Having found the line that contains "content_type: application/x-javascript;charset=utf-8", please retype only it and every line after it up to the end of the entries, exactly as written.

::::::

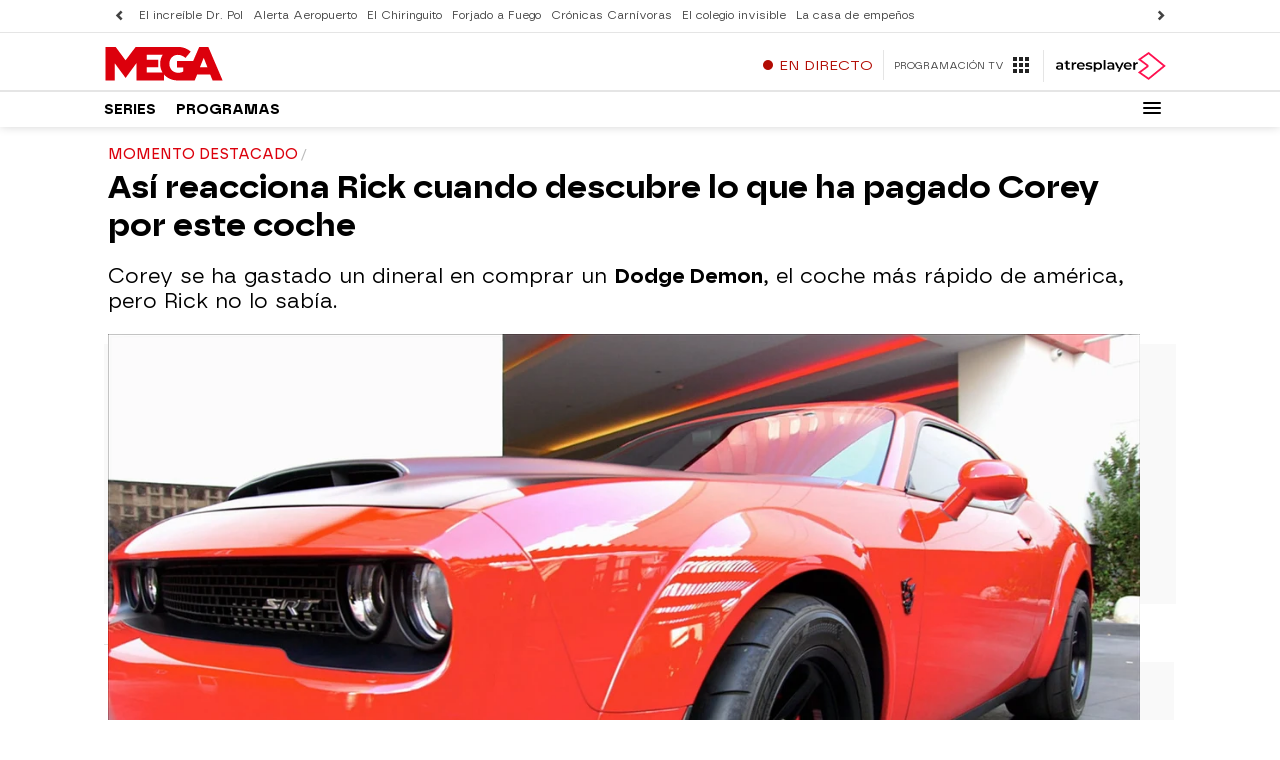

--- FILE ---
content_type: application/x-javascript;charset=utf-8
request_url: https://smetrics.atresmedia.com/id?d_visid_ver=5.5.0&d_fieldgroup=A&mcorgid=09DCC8AD54D410FF0A4C98A6%40AdobeOrg&mid=11437881882379108000388886080988402738&ts=1768371873430
body_size: -35
content:
{"mid":"11437881882379108000388886080988402738"}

::::::

**PROBLEM SOLUTION**
content_type: application/x-javascript;charset=utf-8
request_url: https://smetrics.atresmedia.com/id?d_visid_ver=5.5.0&d_fieldgroup=A&mcorgid=09DCC8AD54D410FF0A4C98A6%40AdobeOrg&mid=11437881882379108000388886080988402738&ts=1768371873430
body_size: -35
content:
{"mid":"11437881882379108000388886080988402738"}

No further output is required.